They brought up Jodie Foster, who was famous at a very young age, which Hawke says he reads every interview she does because of how young she was when she started acting.

Hawke said it's great to put kids in a school play, or take singing lessons, or sing in the church choir, versus a child becoming a professional actor.

"To be a professional actor at a young age, it's dangerous in extremely insidious ways that are very, very hard to perceive when it's happening," Hawke said.

Rogan compared the experience of becoming famous as a child to concrete. If concrete is made incorrectly, with the wrong amount of water or cement, that's it, he explained. Rogan added that once it dries there is no way to repair or fix it.

"That analogy works for all walks of life. Really. If you have something really traumatic happen in childhood, it's very hard to recover. It's a tremendous amount of work to recover. And I agree with you, like I think celebrity is like a tiny drop of mercury. Or it's a poison. It's a poison for your brain," Hawke said.

"Now if you're mature, you can handle it. And if you get it [celebrity] in slow – like I got in slow increments, ‘Dead Poets Society’ happened. And I had a little taste of fame, but I wasn't.... nobody knew my name," the actor said.

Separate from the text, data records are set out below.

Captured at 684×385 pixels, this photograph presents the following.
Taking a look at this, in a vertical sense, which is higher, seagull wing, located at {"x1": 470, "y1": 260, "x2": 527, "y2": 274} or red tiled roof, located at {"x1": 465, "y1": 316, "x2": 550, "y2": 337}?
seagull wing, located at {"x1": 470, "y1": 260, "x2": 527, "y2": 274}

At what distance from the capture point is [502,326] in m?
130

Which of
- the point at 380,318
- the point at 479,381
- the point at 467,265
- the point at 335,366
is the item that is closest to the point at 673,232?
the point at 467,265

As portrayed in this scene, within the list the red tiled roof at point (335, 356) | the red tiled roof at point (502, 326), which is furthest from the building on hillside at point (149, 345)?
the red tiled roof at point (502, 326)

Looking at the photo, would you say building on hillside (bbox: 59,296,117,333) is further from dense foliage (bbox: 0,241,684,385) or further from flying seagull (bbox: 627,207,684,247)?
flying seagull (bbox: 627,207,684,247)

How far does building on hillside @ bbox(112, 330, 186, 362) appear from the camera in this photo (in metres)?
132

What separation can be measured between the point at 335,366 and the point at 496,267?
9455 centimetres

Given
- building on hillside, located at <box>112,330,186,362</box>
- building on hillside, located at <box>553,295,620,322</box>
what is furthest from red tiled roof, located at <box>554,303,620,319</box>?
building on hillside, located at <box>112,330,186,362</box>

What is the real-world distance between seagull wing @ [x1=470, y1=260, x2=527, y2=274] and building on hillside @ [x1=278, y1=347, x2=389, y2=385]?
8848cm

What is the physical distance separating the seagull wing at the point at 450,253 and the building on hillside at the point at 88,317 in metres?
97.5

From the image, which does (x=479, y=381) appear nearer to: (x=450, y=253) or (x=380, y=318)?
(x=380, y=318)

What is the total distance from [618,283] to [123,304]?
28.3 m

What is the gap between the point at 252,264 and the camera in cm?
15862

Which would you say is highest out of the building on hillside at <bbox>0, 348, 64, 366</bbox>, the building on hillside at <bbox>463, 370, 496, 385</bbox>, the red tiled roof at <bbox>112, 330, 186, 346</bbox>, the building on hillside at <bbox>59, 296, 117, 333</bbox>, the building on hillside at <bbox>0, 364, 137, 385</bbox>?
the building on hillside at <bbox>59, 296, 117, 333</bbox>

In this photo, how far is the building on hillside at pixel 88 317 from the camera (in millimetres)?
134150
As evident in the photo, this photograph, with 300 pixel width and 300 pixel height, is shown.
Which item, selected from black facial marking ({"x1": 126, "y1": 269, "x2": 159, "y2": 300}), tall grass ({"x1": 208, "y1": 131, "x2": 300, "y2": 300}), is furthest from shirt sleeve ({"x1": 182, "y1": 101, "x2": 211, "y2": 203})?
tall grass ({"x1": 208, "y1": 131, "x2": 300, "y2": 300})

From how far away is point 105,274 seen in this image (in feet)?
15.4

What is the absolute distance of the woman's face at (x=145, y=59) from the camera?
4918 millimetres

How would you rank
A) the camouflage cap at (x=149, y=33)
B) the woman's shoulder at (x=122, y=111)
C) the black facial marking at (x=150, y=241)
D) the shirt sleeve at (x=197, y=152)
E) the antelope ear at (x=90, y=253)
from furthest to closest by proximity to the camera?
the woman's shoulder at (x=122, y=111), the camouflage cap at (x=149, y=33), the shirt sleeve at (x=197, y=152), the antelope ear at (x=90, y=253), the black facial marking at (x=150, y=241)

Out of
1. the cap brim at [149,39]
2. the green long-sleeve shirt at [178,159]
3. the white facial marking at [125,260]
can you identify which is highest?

Rogan stated: "You go to restaurants…," to which he said, "Yeah, I was that kid from ‘Dead Poet Society.' Oh, look at him, yeah."

"It came so slowly for me," he said of fame.

Hawke recalled how two days before "Pretty Woman" came out, no one knew who Julia Roberts was, but two days after it came out, she was the most famous woman in America.

"I think that's a huge thing to absorb, and I wouldn't wish that on anyone. I've worked hard to handle it as poorly or well as I have," Hawke reflected.

Rogan pointed out that him going back to school and growing up, and going back to acting as an adult was critical.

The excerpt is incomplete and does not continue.